6 personnes aiment cet article.
Bonjour,
J’ai porté il y a quelques années le superbe Shams. Un bel oriental riche, chaud au sillage intense qui vous enveloppe d’une belle aura de résines !
Bonjour Daniel, merci de votre commentaire.
Oui, un bel oriental créé par Aliénor pour Memo.
Un oriental chaud et lumineux dont le nom arabe signifie Soleil, explique la marque.
Le oud est une des notes clé mais traitée avec beaucoup de subtilité.
A bientôt sur Parfumista…
Bonjour,
J’aime beaucoup cette notion d’intuition mise en avant dans l’élaboration d’un parfum, ce petit plus inexplicable qui lui donne son âme.
Cet article montre bien qu’un bon chimiste ne fera pas forcément un bon parfumeur (et quelque part , c’est rassurant).
Même si la chimie ouvre d’autres pistes créatives, le parfum reste avant tout un art !
Merci Marie-Solange,
Oui, l’intuition change tout ! La technique et le savoir ne font pas tout, vous avez raison.
D’ailleurs, pour Aliénor, c’était peut-être prédestiné que sa première création s’appelle justement… Intuition.
Beaucoup d’informations très intéressantes dans cet entretien !
Je suis bien d’accord avec Mme Massenet pour dire que le labdanum est une matière fascinante. Je suis un peu moins fan de l’encens, mais mon parfum préféré, Passage d’Enfer, étant construit autour de cette matière, je ne peux pas dire que j’y reste insensible…
Et Guillaume Gallienne. Quel contact vous avez là Mme Massenet ! Un grand artiste avec qui il doit être agréable de discuter !
Quant aux parfums évoqués, je dois dire que, même si en grand lecteur je souhaitais me pencher sur Whisper in the Library, Jazz Club avec cette fameuse note rhum-whisky me semble soudain bien tentant !
Et qu’ajouter à cette constatation que Mme Massenet a très bien formulée : les parfumeurs ne sont plus considérés comme des artistes que par quelques initiés clairvoyants. Et pourtant… Leur créativité, leurs sens, et cette fameuse intuition dont il est question dans cet article sont bien l’apanage des artistes.
Article très intéressant, comme toujours !
Merci de votre message !
Les Margiela dans leur ensemble sont très intéressants.
Certains sont plus commerciaux, d’autre plus pointus mais la qualité est au rendez-vous et les prix sont relativement accessibles, ce qui est appréciable.
Reste la question du genre sur lequel on n’est pas toujours d’accord avec la marque.
Bonne journée et à bientôt sur Parfumista
Bonsoir,
Une interview très intéressante sur le parcours d’Aliénor Massenet.

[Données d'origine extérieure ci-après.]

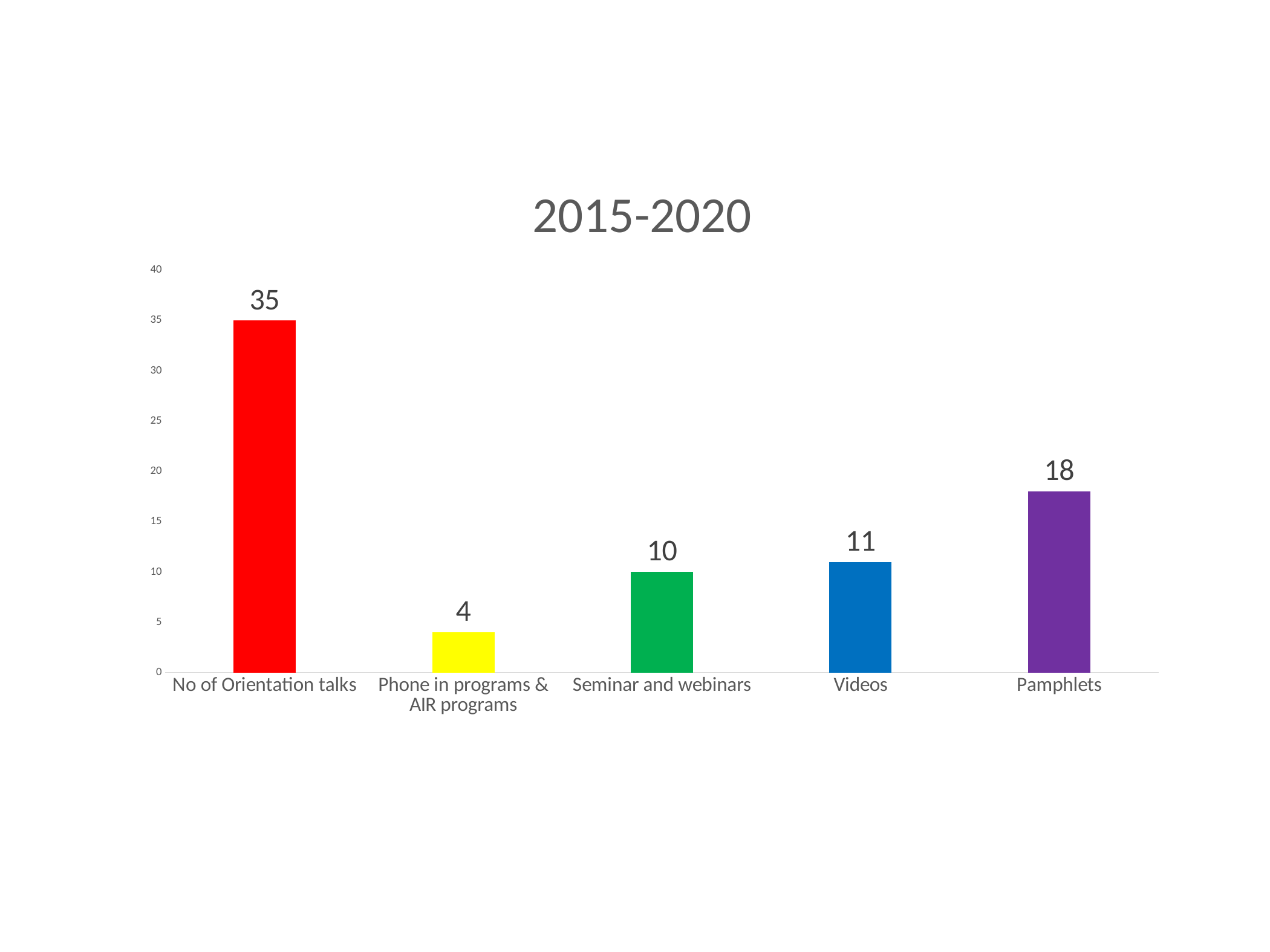
Which is larger, the value for Seminar and webinars or the value for Pamphlets? Pamphlets Which category has the lowest value? Phone in programs & AIR programs What is the difference between the values for No of Orientation talks and Pamphlets? 17 What is the value for No of Orientation talks? 35 What is the value for Phone in programs & AIR programs? 4 What is the title of the chart? 2015-2020 Which category has the highest value? No of Orientation talks What kind of chart is shown on the slide? bar chart How many categories are shown on the chart? 5 What is the value for Pamphlets? 18 What is the value for Videos? 11 Is the value for Pamphlets greater or less than 20? less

J’aime beaucoup sa manière de travailler un parfum. La parfumerie est un Art avant tout… aspect parfois délaissé au détriment du rendement et des sorties.
Un Art où se mêlent plusieurs arts…
Je ne connais pas les créations d’Aliénor Massenet olfactivement parlant. J’ai toutefois porté Elisabethan Rose de Penhaligon’s avant reformulation (sur ma peau, une rose terreuse et surannée tout de même). La version rajeunie d’Aliénor Massenet est tentante. J’espère qu’elle reste dans l’esprit du jus que j’ai connu.